Daniel Galera lança "O Deus das Avencas" - Foto Daniel Galera/Wikimedia Commons

Em O Deus das Avencas, o paulistano Daniel Galera fala do passado e do futuro, e engancha o leitor por um sentimento vivo de qualquer tempo, o de que o destino já foi traçado para todos. Mas seria um engano dizer que há um pré-determinismo, um abismo do qual é impossível escapar. A história de cada um ainda está sendo escrita.

O livro é constituído de três pequenas histórias, não relacionadas entre si. A primeira delas é homônima à obra e apresenta o passado tão presente para os brasileiros. Manuela e Lucas estão prestes a ter um filho, carinhosamente planejado para vir ao mundo da maneira mais natural possível. O casal quer se desconectar do mundo, desligando até mesmo a internet com a chegada das primeiras contrações.
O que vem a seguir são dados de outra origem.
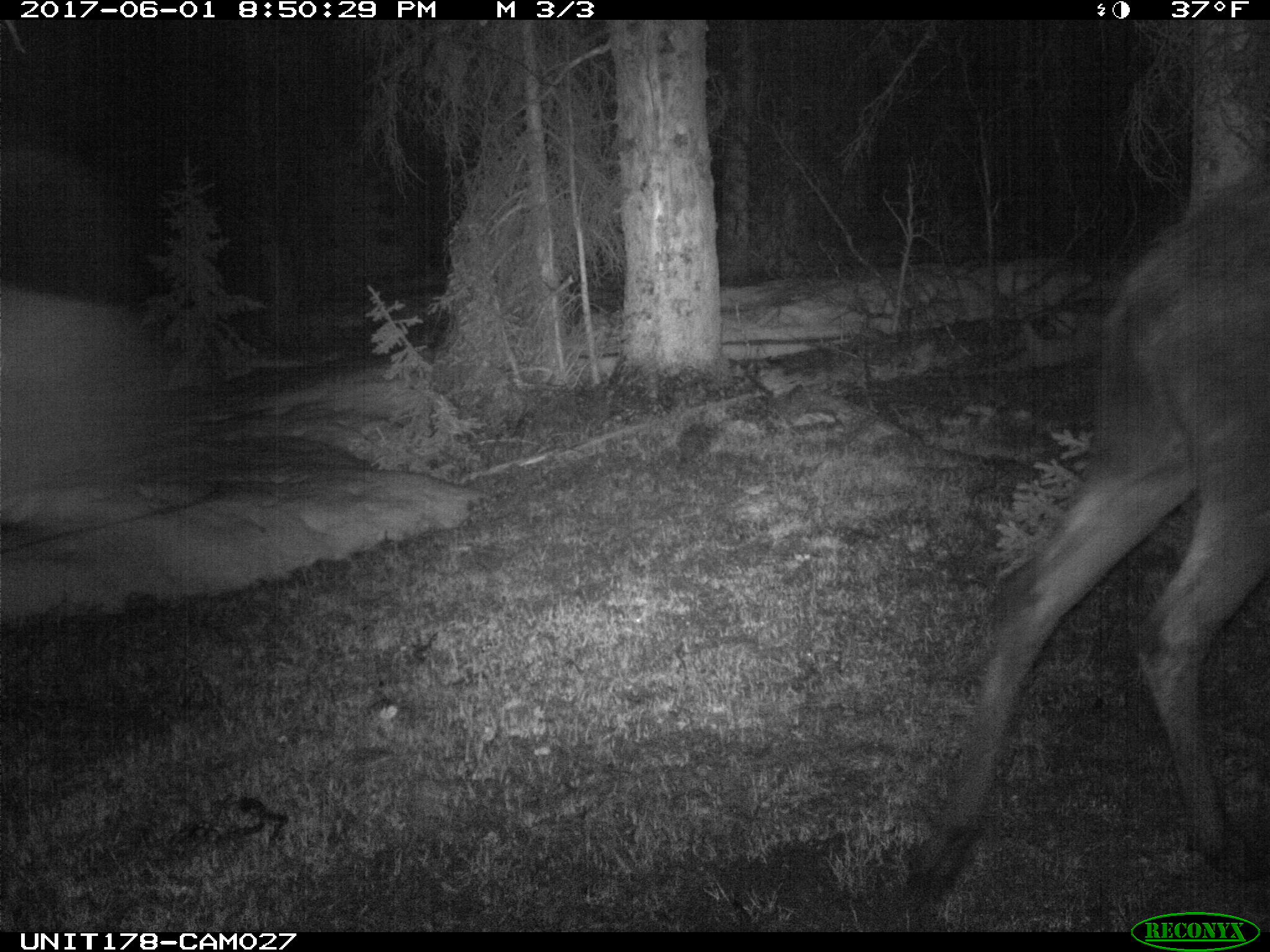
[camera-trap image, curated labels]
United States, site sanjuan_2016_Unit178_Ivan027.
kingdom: Animalia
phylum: Chordata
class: Mammalia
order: Artiodactyla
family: Cervidae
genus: Alces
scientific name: Alces alces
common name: moose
Mas as longas horas derradeiras coincidem com o nascimento de uma monstruosidade, a ascensão de Bolsonaro nas eleições de 2018.

A escrita de Galera consegue ser comedida e abundante ao mesmo tempo. Suas frases, mesmo as curtas, carregam toneladas de informação. O bombardeio informativo ajuda a moldar as inseguranças, incertezas e os desejos que cercam Manuela, Lucas e os brasileiros.

Sabe que não pode demorar muito por ali, o filho pode nascer ou os parentes podem chegar. Ainda tem uma ou duas horas de autonomia, talvez o último tempo solitário que terá por meses ou anos.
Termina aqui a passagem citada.